To identify background noise you need to separate an actual call to the normal noise or distribution of basecalls. No technique has 100 % base recall, and even if that was the case we still primarily sequence short-read today, there is always a chance that your read actually originates from somewhere else. Most background is below 5 % allele frequency otherwise it moves towards being an artifact, so for most high frequency variants we are safe. The problem arises when we want to be able to detect low frequency variants. To be able to detect low frequency variants we have to sequence deeper and have greater prior knowledge of the methods.
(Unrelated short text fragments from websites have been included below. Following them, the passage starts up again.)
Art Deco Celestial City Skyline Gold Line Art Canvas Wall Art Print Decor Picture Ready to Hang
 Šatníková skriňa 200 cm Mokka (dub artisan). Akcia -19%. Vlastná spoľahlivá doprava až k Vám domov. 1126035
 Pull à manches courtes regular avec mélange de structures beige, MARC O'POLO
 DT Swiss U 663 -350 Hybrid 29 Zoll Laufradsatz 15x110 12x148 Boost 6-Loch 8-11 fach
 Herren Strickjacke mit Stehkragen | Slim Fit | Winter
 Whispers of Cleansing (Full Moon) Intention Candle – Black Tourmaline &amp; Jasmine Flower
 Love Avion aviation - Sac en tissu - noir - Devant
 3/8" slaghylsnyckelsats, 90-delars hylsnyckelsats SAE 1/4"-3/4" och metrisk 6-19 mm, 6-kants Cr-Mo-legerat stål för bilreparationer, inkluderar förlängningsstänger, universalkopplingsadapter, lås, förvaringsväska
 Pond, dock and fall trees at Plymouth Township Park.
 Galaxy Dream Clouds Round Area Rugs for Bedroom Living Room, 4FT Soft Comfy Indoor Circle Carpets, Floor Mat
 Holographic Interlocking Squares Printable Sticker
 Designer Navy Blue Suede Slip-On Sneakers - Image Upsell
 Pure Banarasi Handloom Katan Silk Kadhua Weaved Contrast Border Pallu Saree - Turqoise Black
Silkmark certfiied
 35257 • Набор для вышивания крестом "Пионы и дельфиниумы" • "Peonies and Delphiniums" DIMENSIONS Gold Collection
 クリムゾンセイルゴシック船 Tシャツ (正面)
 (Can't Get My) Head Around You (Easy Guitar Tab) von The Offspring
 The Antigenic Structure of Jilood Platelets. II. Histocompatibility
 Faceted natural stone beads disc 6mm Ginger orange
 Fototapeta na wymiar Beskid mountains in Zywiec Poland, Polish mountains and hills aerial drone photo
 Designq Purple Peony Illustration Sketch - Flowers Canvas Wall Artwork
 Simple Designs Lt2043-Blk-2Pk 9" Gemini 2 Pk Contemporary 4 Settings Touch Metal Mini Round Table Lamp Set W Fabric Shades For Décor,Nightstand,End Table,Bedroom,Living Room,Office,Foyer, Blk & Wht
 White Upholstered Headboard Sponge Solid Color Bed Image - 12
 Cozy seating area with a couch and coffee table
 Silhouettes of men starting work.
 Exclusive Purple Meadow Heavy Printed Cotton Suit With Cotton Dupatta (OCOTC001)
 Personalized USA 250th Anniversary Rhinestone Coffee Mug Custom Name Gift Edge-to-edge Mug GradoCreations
Both background and artifacts is a lot easier identify if a normal pool of samples is available to compare your data with. A normal pool consists of a number (the more the better) of "healthy" samples processed identical (or as close as possible) as your sample. Small and big biases are always introduced what ever we do, therefore it is important to spread out the normal samples in several batches to mitigate batch-bias. And different sequencing machines use different chemistry you need a normal-pool for each machine type you plan to include.